So the vestry resolved 'to make a sufficient rate .... for lighting’  under protest. A vote of censure was passed on the Parish Officers for signing an 'improvident and harmful contract' with Gosling...  and ‘to pay about £5,000' for the 'gross neglect '. Also raised were ‘expenses £10 for dinner at the Ship Tavern and £25 for a (another) dinner’.

 

Meanwhile Mr. Goslings works was going ahead. An old plan shows an 'old gas works' site on the eastern side of Norway Street– on the current site of council flats – this was Gosling’s works which later became the site of the Victoria Foundry. In May 1824 it turned out that the Phoenix Gas Co. was about to buy it.

Phoenix, based in Southwark the borough, was the biggest and most successful Gas Company in South and Kentish London in the early 1820s.
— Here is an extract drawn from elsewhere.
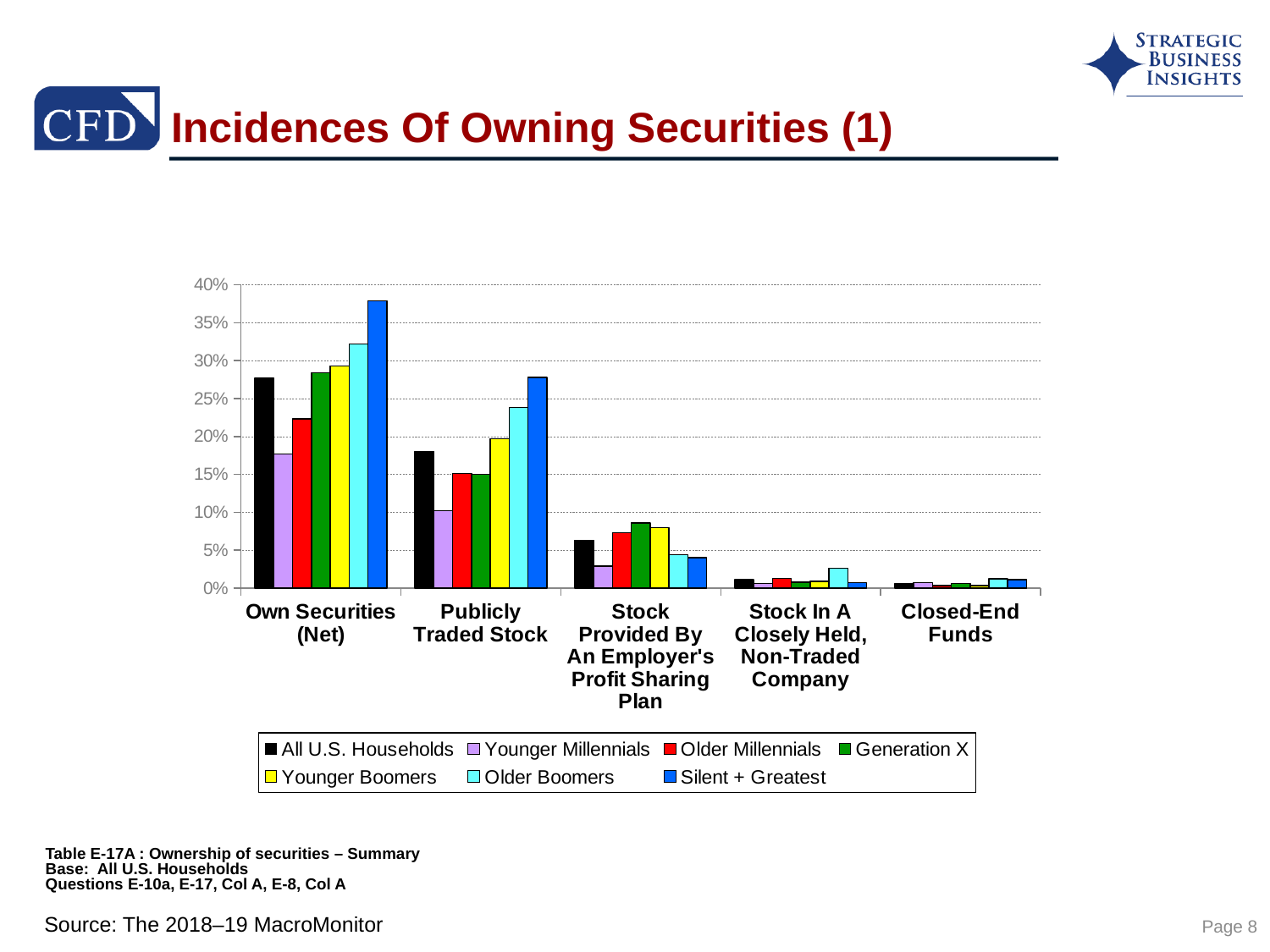
What kind of chart is shown on the slide? Bar chart What colour represents All U.S. Households in the legend? Black How many series does the legend list? 7 For Stock Provided By An Employer's Profit Sharing Plan, which series has the lowest value? Younger Millennials Is the value for All U.S. Households in Own Securities (Net) greater or less than 25%? greater Is the value for Silent + Greatest in Own Securities (Net) greater or less than 35%? greater For Own Securities (Net), which series has the highest value? Silent + Greatest For Own Securities (Net), which is larger: Older Boomers or Older Millennials? Older Boomers Is the value for Younger Millennials in Publicly Traded Stock greater or less than 15%? less Do the values for All U.S. Households rise or fall moving from left to right across the categories? fall How many categories are shown on the x axis? 5 For Publicly Traded Stock, which series has the lowest value? Younger Millennials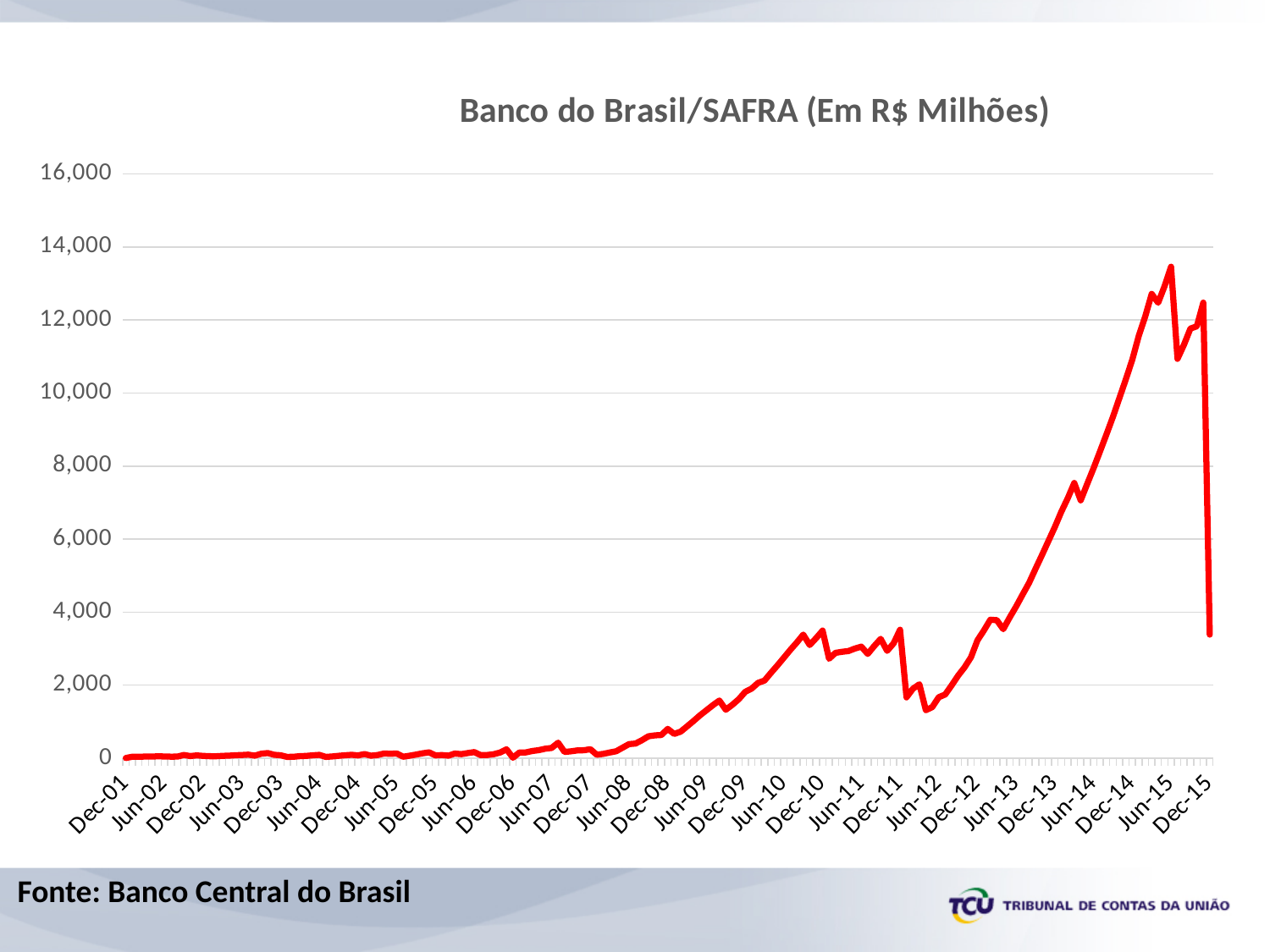
Is the value for Jun-14 greater or less than 6,000? greater Is the value for Jun-15 greater or less than 12,000? greater Is the value for Dec-12 greater or less than 4,000? less What is the title of the chart? Banco do Brasil/SAFRA (Em R$ Milhões) What source is cited below the chart? Fonte: Banco Central do Brasil Overall, do the values rise or fall from Dec-01 to Jun-15? rise What kind of chart is shown on the slide? line chart Do the values rise or fall between Jun-15 and Dec-15? fall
Gosling said he would sell to Phoenix ‘at cost’ plus a percentage of future gas sales. An assessment of the works was to be carried out by David Mackintosh's contracting firm, and by William Anderson of the Grand Junction Waterworks. By the end of December an agreement had been reached although numerous extras were added – like Gosling's son’s salary, Parliamentary expenses, and investigations on his title to the land.

All of this was handled by Greenwich's ex-vestry clerk, Bicknell and his respectable lawyer Mr.Tilson.  I found a mention of him twenty years earlier in the diary of a local young lady – who said that at a tea party one afternoon her friend’s little boy caused so much disruption that he had to be taken home in disgrace – little Tommy Tilson.  Is it possible that all sharp lawyers began as naughty toddlers?

The Gosling works was finally closed by Phoenix in 1828 when their new works was finally ready.  They hung on to part of the site for many years and a gasholder built there by Gosling probably remained in use.  It was advertised as a 'valuable property near the river, with brick buildings and a lofty chimney, suitable for an iron foundry or any trade needing large premises'. In the 1830s it was used by German chemist Wilhelm Beneke and by 1841 it was let to William Joyce the steam engine and ship builder.